[EXERCISE] Starting with the line containing "common name: red deer" and going on through the line containing "scientific name: Varanus varius", return the lines of the data below exactly, and only those.
◆ ◆ ◆
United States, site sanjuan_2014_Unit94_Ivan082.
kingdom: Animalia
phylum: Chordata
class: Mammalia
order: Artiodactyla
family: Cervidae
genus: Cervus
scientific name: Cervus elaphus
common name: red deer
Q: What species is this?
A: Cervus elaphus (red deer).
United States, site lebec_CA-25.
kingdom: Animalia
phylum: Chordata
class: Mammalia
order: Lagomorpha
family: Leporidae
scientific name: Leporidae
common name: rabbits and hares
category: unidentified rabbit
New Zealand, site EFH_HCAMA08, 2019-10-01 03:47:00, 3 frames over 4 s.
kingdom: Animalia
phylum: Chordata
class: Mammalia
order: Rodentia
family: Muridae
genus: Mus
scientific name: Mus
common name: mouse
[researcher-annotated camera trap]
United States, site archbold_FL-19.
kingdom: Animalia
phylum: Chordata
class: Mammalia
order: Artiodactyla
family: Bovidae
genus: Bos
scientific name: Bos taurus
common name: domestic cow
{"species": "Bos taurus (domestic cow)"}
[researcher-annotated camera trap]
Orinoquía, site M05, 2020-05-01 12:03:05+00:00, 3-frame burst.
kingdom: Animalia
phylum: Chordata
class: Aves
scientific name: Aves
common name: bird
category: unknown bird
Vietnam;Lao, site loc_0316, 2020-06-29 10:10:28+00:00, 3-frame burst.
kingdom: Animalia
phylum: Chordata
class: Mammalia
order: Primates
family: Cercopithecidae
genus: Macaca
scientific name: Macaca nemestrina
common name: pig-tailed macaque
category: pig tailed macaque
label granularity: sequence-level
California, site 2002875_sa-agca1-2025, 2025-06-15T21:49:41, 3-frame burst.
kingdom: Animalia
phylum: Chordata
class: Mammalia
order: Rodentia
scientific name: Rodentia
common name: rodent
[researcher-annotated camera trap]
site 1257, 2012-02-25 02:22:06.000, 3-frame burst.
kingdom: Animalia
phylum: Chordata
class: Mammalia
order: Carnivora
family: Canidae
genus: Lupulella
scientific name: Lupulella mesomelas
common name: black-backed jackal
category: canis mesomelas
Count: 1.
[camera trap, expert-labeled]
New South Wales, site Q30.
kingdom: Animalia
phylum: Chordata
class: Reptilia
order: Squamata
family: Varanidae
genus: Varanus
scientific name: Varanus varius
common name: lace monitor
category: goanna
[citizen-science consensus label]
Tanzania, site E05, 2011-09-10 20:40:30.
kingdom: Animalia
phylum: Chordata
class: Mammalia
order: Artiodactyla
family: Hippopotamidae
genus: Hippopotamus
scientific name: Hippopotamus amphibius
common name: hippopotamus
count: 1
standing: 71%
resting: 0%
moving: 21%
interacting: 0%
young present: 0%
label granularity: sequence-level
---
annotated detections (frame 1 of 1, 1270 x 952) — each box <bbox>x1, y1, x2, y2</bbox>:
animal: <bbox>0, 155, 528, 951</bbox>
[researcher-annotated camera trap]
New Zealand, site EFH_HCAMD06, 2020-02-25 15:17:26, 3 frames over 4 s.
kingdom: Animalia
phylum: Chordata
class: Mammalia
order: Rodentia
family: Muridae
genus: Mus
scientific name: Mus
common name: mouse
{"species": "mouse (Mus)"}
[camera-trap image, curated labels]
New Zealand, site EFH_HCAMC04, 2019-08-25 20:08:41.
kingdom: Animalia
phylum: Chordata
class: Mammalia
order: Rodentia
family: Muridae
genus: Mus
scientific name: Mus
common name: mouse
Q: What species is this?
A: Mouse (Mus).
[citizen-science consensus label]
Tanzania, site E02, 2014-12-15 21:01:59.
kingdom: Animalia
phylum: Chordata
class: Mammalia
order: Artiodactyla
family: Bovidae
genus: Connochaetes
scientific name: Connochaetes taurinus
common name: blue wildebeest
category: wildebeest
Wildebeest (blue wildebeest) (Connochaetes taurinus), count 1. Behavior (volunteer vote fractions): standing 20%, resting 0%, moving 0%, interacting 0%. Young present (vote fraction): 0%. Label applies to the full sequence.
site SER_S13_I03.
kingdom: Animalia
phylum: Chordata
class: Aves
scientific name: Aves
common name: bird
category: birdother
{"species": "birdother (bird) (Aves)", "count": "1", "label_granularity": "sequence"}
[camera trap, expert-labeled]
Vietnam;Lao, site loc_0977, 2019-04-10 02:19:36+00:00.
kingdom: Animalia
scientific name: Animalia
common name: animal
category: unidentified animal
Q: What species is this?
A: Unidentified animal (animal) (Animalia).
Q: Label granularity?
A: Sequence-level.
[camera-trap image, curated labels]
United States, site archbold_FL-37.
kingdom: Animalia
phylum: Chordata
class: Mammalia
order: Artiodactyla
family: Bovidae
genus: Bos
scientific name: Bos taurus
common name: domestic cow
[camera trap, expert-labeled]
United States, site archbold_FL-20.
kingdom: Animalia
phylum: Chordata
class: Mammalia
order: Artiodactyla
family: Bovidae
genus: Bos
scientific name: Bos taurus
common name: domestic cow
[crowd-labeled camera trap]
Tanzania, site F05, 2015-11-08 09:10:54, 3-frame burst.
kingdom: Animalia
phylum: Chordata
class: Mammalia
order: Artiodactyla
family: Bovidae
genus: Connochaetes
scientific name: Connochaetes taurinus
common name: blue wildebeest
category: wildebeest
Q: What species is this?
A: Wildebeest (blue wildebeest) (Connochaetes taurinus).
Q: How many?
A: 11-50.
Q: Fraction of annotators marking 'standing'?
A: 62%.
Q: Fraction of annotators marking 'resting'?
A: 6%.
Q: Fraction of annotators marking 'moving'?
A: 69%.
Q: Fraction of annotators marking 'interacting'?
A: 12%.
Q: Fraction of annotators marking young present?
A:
◆ ◆ ◆
[REPLY]
common name: red deer
Q: What species is this?
A: Cervus elaphus (red deer).
United States, site lebec_CA-25.
kingdom: Animalia
phylum: Chordata
class: Mammalia
order: Lagomorpha
family: Leporidae
scientific name: Leporidae
common name: rabbits and hares
category: unidentified rabbit
New Zealand, site EFH_HCAMA08, 2019-10-01 03:47:00, 3 frames over 4 s.
kingdom: Animalia
phylum: Chordata
class: Mammalia
order: Rodentia
family: Muridae
genus: Mus
scientific name: Mus
common name: mouse
[researcher-annotated camera trap]
United States, site archbold_FL-19.
kingdom: Animalia
phylum: Chordata
class: Mammalia
order: Artiodactyla
family: Bovidae
genus: Bos
scientific name: Bos taurus
common name: domestic cow
{"species": "Bos taurus (domestic cow)"}
[researcher-annotated camera trap]
Orinoquía, site M05, 2020-05-01 12:03:05+00:00, 3-frame burst.
kingdom: Animalia
phylum: Chordata
class: Aves
scientific name: Aves
common name: bird
category: unknown bird
Vietnam;Lao, site loc_0316, 2020-06-29 10:10:28+00:00, 3-frame burst.
kingdom: Animalia
phylum: Chordata
class: Mammalia
order: Primates
family: Cercopithecidae
genus: Macaca
scientific name: Macaca nemestrina
common name: pig-tailed macaque
category: pig tailed macaque
label granularity: sequence-level
California, site 2002875_sa-agca1-2025, 2025-06-15T21:49:41, 3-frame burst.
kingdom: Animalia
phylum: Chordata
class: Mammalia
order: Rodentia
scientific name: Rodentia
common name: rodent
[researcher-annotated camera trap]
site 1257, 2012-02-25 02:22:06.000, 3-frame burst.
kingdom: Animalia
phylum: Chordata
class: Mammalia
order: Carnivora
family: Canidae
genus: Lupulella
scientific name: Lupulella mesomelas
common name: black-backed jackal
category: canis mesomelas
Count: 1.
[camera trap, expert-labeled]
New South Wales, site Q30.
kingdom: Animalia
phylum: Chordata
class: Reptilia
order: Squamata
family: Varanidae
genus: Varanus
scientific name: Varanus varius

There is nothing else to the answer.